The Massachusetts Attorney General’s Lawsuit Against ITT

In April, Maura Healey, Massachusetts’ Attorney General, sued ITT’s schools in the state “for engaging in unfair and harassing sales tactics and misleading students about the quality of its Computer Network Systems program, and the success of the program’s graduates in finding jobs.”

Most Disturbing Allegations

  • The schools routinely misled prospective students about their success in placing graduates of the Computer Network Systems program into jobs related to their fields of study. While the institutions’ recruiters claimed that 80 to 100 percent of program’s graduates were employed in jobs in or related to their field of study, “the real placement rates were actually 50 percent or less at each campus.”  The schools appeared to count any job involving computers as being a successful placement. For example, the company “claimed that jobs simply selling computers at big box stores counted as placements.” They also credited the schools for graduates who had internships or short-term jobs lasting less than a week.

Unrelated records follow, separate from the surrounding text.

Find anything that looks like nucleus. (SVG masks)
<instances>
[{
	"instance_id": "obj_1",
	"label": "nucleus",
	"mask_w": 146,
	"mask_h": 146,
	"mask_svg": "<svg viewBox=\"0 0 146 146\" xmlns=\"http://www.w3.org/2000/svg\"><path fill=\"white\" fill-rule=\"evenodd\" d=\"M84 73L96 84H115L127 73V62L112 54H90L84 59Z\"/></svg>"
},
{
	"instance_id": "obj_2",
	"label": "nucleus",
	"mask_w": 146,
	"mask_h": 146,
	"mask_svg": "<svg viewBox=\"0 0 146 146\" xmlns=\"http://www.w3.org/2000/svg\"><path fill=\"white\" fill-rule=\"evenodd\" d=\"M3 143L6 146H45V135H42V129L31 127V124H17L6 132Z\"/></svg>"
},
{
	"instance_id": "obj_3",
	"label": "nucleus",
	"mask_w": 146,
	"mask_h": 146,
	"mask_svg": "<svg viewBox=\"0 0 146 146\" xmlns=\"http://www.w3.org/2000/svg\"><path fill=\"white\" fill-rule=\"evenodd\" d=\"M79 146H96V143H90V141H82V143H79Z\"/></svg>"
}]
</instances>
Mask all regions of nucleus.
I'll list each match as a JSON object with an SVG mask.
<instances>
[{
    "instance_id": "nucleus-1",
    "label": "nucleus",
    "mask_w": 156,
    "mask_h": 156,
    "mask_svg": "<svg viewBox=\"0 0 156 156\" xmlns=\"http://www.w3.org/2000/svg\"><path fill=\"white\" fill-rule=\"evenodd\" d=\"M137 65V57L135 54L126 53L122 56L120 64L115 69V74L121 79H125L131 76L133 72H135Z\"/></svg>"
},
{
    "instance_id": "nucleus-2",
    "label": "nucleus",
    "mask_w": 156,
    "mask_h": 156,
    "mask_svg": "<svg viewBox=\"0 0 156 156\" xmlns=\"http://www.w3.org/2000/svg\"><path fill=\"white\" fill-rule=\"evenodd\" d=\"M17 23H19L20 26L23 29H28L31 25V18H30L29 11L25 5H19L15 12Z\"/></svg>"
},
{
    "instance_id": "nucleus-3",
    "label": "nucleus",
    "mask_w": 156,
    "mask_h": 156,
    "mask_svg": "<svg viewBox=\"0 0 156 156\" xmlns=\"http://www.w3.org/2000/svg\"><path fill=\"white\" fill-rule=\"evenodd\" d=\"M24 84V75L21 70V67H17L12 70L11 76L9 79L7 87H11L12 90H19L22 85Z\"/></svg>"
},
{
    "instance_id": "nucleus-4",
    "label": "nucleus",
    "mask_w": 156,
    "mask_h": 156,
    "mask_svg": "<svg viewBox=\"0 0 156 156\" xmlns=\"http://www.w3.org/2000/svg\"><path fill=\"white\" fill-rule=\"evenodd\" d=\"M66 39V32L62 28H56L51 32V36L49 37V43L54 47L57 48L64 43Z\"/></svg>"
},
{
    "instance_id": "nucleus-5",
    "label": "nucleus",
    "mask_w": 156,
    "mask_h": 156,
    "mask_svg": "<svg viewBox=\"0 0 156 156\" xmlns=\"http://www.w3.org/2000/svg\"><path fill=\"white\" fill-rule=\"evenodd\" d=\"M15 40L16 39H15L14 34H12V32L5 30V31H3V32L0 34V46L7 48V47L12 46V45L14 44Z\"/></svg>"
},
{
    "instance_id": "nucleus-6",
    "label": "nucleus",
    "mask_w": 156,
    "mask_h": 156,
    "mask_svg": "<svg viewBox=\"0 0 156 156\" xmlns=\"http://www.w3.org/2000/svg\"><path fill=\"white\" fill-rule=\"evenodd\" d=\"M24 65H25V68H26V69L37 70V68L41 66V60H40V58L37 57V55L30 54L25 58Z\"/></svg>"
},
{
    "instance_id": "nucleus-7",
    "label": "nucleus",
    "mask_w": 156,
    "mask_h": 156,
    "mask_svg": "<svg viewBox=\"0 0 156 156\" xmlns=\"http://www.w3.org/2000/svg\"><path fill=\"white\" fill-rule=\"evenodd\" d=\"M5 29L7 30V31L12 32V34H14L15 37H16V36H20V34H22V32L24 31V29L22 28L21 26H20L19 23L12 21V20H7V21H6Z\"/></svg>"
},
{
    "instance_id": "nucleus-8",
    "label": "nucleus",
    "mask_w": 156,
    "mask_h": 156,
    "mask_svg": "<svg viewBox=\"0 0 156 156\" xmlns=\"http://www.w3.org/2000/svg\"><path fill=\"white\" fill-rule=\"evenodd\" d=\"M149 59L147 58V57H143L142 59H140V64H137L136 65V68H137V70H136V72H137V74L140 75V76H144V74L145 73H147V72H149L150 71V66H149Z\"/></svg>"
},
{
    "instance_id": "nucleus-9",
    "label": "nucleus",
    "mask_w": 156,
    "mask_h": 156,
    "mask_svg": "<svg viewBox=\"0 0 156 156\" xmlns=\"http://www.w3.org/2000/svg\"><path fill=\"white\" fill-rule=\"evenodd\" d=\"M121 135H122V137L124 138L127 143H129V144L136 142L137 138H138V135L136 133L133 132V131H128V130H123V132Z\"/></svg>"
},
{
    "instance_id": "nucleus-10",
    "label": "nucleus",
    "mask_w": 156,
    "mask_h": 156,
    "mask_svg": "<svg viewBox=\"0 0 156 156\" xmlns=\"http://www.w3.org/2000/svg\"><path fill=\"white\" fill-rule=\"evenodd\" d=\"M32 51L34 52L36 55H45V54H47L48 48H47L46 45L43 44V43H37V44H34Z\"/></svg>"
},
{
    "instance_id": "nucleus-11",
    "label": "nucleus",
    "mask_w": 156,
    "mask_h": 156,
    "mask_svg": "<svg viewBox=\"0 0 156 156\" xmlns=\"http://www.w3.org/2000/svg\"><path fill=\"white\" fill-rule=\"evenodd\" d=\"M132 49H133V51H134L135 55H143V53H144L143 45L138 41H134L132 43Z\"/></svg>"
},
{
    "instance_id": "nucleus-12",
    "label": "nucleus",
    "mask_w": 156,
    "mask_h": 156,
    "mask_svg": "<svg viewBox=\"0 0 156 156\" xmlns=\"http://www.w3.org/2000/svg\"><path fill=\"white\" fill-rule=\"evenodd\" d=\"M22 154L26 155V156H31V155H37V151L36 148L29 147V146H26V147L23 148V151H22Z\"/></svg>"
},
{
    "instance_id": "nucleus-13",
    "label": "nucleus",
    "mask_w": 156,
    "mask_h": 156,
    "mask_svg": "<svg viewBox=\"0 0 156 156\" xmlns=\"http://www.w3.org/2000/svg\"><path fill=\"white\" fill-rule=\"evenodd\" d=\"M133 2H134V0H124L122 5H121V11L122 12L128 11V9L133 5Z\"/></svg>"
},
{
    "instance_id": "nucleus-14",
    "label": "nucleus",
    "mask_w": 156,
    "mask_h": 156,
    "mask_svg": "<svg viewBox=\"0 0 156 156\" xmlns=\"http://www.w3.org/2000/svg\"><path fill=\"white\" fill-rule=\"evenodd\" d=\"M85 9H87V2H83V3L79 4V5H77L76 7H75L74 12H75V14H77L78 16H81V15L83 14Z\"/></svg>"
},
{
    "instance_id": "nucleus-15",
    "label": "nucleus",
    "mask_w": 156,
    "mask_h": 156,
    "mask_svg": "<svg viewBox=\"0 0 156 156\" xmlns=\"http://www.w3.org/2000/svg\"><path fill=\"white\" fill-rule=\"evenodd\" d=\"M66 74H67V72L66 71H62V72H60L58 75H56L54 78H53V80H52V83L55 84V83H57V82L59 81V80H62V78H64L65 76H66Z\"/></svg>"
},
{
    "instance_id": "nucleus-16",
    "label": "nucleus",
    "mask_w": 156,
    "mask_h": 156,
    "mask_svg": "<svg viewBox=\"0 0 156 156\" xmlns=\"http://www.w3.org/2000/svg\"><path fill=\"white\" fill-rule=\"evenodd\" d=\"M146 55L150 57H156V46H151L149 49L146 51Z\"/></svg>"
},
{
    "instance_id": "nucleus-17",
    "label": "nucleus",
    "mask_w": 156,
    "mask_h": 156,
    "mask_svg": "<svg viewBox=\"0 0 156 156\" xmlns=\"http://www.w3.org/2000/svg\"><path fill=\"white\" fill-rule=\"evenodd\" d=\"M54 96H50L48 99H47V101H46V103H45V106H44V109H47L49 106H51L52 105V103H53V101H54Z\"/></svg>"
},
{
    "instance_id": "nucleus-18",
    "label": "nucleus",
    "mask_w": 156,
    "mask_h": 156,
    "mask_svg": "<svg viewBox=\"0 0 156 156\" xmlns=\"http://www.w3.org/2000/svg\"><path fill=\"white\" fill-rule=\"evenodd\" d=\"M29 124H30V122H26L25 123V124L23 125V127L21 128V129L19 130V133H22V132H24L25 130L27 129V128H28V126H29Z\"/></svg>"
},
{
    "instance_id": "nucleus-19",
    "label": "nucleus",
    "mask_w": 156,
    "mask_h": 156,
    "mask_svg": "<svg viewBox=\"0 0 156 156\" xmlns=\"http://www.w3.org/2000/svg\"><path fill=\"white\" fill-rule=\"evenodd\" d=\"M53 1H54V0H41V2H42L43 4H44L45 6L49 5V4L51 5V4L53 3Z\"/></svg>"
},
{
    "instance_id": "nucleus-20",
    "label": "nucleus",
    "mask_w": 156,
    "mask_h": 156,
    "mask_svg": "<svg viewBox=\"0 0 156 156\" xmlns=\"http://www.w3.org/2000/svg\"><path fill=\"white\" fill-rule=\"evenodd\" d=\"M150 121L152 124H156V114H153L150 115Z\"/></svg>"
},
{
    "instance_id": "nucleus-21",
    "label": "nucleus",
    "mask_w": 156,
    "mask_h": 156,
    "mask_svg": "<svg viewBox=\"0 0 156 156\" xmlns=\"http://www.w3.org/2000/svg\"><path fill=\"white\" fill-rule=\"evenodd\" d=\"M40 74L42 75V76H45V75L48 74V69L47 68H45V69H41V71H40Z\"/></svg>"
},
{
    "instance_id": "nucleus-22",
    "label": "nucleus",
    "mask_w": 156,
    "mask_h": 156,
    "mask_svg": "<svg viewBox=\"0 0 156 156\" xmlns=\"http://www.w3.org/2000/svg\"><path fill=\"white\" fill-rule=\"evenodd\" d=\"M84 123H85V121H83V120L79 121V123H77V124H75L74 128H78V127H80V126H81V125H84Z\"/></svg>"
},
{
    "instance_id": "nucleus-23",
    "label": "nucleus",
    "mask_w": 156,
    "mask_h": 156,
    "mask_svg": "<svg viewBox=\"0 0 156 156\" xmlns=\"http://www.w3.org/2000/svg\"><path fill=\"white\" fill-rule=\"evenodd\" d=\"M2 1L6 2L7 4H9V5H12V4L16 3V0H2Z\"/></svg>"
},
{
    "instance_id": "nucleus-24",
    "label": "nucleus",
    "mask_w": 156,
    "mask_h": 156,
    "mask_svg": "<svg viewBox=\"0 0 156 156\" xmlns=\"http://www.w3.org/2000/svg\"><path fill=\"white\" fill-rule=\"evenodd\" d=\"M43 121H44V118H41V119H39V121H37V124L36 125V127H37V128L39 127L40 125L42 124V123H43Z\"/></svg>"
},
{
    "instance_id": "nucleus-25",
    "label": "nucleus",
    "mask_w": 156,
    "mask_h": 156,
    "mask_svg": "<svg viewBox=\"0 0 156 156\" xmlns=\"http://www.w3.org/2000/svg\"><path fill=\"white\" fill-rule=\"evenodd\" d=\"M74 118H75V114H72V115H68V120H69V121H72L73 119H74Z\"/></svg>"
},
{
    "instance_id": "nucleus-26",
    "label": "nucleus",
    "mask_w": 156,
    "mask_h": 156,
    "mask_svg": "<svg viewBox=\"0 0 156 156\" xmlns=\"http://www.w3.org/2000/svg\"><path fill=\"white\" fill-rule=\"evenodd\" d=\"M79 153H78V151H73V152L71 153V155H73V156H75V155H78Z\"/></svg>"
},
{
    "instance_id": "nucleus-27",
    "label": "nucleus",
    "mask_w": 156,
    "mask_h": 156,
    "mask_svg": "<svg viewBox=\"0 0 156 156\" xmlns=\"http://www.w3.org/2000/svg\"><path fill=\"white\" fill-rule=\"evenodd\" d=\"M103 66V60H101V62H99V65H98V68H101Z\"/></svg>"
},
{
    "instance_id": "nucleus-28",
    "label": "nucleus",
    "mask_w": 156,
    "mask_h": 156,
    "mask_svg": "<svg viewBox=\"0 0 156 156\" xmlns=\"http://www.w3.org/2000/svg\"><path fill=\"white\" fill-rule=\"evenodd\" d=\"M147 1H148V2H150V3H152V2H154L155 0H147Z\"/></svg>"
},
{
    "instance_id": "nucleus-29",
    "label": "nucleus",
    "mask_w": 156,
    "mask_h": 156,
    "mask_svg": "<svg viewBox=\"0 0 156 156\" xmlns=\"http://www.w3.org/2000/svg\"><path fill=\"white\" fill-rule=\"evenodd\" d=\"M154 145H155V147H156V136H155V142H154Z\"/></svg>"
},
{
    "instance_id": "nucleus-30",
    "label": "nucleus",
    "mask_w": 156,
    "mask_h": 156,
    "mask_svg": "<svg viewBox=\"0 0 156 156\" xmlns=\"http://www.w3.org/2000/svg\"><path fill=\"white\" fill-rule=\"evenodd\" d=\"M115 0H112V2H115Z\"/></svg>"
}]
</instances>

  • The schools regularly enrolled students who were unlikely to benefit from the programs being offered. Former recruiters told the AG of “prospective students who had fourth grade reading levels or learning disabilities that would have prevented them from succeeding at ITT, who were nevertheless enrolled.” Predictably, these students were left off worse than before they enrolled – with “substantial debt” but without the training they needed to get jobs that would help them pay it off.

  • These schools routinely deceived prospective students about the quality of the programs they offered. While the institutions promised that they would provide “practical, hands-on experience,” students told the AG that the “hands-on instruction was nonexistent or involved the use of outdated technology.” Instructors often didn’t know much about the subjects they were teaching. Some would read straight from the text book, while others would tell students to “google the answers.” A few didn’t bother showing up for class at all.